■ **What this exercise asks**:
1 – Which four Allied armies does the editor's note say had won nearly all of a 25-mile stretch of the Lower Rhine north of the Ruhr Valley?
2 – Can you copy the passage of the editor's note word for word, starting with "He describes how" and going on through "crossing the Rhine."?

■ **Source**:
__________________________________________________

Saturday, March 24, 1945

The Charlotte News

Saturday, March 24, 1945

FIVE EDITORIALS

Site Ed. Note: The front page reports that, amid bright sunshine, four Allied Armies, the British Second, the Allied First Airborne, the American Ninth, and elements of the Canadian First, had won nearly all of a 25-mile stretch of the Lower Rhine north of the Ruhr Valley, and pushed up to four miles deep beyond the Rhine.

The Ninth had crossed the Rhine two miles south of Wesel and advanced three to four miles northeast of the river, while the Second and portions of the Canadian First fought into Wesel and Rees, capturing 1,500 German prisoners.

The First Airborne landed northeast of Xanten in the largest airborne invasion in history to this point, from a train of planes stretching 500 miles, landing up to 30,000 troops. Casualties were reported light and German resistance spotty, at least in the initial phases of the establishment of the bridgehead.

All tolled, the Allied attacking force, including these four Armies and the First, Third, Seventh, and Fifteenth American Armies, plus the French First Army, now consisted of one and a quarter million men.

An unconfirmed report from Brussels stated that the French First Army had crossed the Rhine in the area of Rastatt, fifteen miles below Karlsruhe.

Wes Gallagher, accompanying the armies across the Rhine and then, via Cub scout plane, viewing the airborne drop, described the feelings of the men and officers involved as being uniformly consistent, that it was the beginning of the final major battle of the war in Europe.

He describes how British Commandos lay within less than a mile of Wesel, while 300 RAF Lancasters plastered the town with bombs, after which the Commandos rushed the burning ruins and quickly subdued the remaining German parachute troops left alive.

Transport planes carried the gliders through areas thick with flak and dropped the airborne troops. Sometimes the transports returned to base in flames, sometimes not at all.

The battle had begun the previous afternoon with the Ruhr enveloped in smoke, some of it from Allied smudge pots and some from burning buildings. After darkness fell, the Second and Ninth Armies came to life and began crossing the Rhine.

Birnam Wood was fast approaching Dunsinane.

The men, not with displaced hope this time, expected the Allied onslaught to bring a quick end to the fighting.

Hitler and Herr Doktor Goebbels, indeed, had but 37 days left to live, a date with destiny, in the end, set by their own calendar.

__________________________________________________

Data extracted from a collection:
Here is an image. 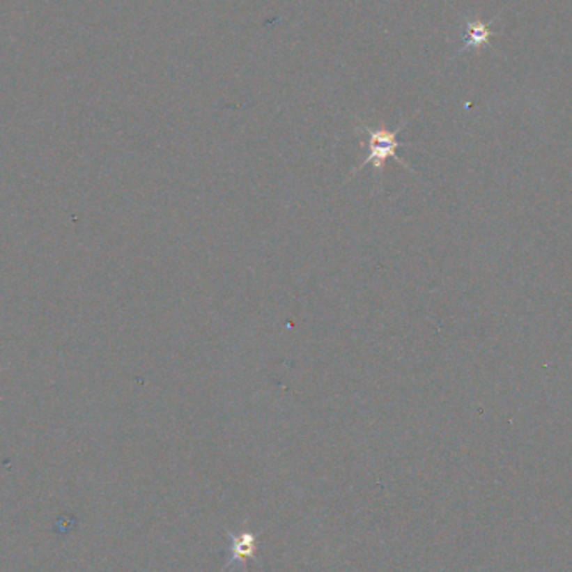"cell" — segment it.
Here are the masks:
<instances>
[{
	"instance_id": "obj_1",
	"label": "cell",
	"mask_w": 572,
	"mask_h": 572,
	"mask_svg": "<svg viewBox=\"0 0 572 572\" xmlns=\"http://www.w3.org/2000/svg\"><path fill=\"white\" fill-rule=\"evenodd\" d=\"M407 123H402L399 127L395 129V131H388L385 127H370V126H365V124H362L360 131H363V134H366L369 137V154H366V157L363 160V162L360 166H358L357 169L353 171V173H358L362 168H365L366 164H373V168L377 173H382L383 168H385V162L388 157H394L396 162H400V164L403 166V168H407L408 171L410 169V166L407 164V162H403L400 160L399 156H396V149L402 148V146H407L405 143H400L396 137H399L400 131H402L403 126Z\"/></svg>"
},
{
	"instance_id": "obj_2",
	"label": "cell",
	"mask_w": 572,
	"mask_h": 572,
	"mask_svg": "<svg viewBox=\"0 0 572 572\" xmlns=\"http://www.w3.org/2000/svg\"><path fill=\"white\" fill-rule=\"evenodd\" d=\"M256 550V537L249 530H243L240 534H229V541L226 546V562L228 566H238L245 564L246 559H252Z\"/></svg>"
},
{
	"instance_id": "obj_3",
	"label": "cell",
	"mask_w": 572,
	"mask_h": 572,
	"mask_svg": "<svg viewBox=\"0 0 572 572\" xmlns=\"http://www.w3.org/2000/svg\"><path fill=\"white\" fill-rule=\"evenodd\" d=\"M467 27H469V31H467L465 45L462 47V51H465L467 47H475V45L487 42L490 32L482 22H467Z\"/></svg>"
}]
</instances>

__________________________________________________

■ **Full answers**:
1 –
- The British Second
- The Allied First Airborne
- The American Ninth
- Elements of the Canadian First

2 –
He describes how British Commandos lay within less than a mile of Wesel, while 300 RAF Lancasters plastered the town with bombs, after which the Commandos rushed the burning ruins and quickly subdued the remaining German parachute troops left alive.

Transport planes carried the gliders through areas thick with flak and dropped the airborne troops. Sometimes the transports returned to base in flames, sometimes not at all.

The battle had begun the previous afternoon with the Ruhr enveloped in smoke, some of it from Allied smudge pots and some from burning buildings. After darkness fell, the Second and Ninth Armies came to life and began crossing the Rhine.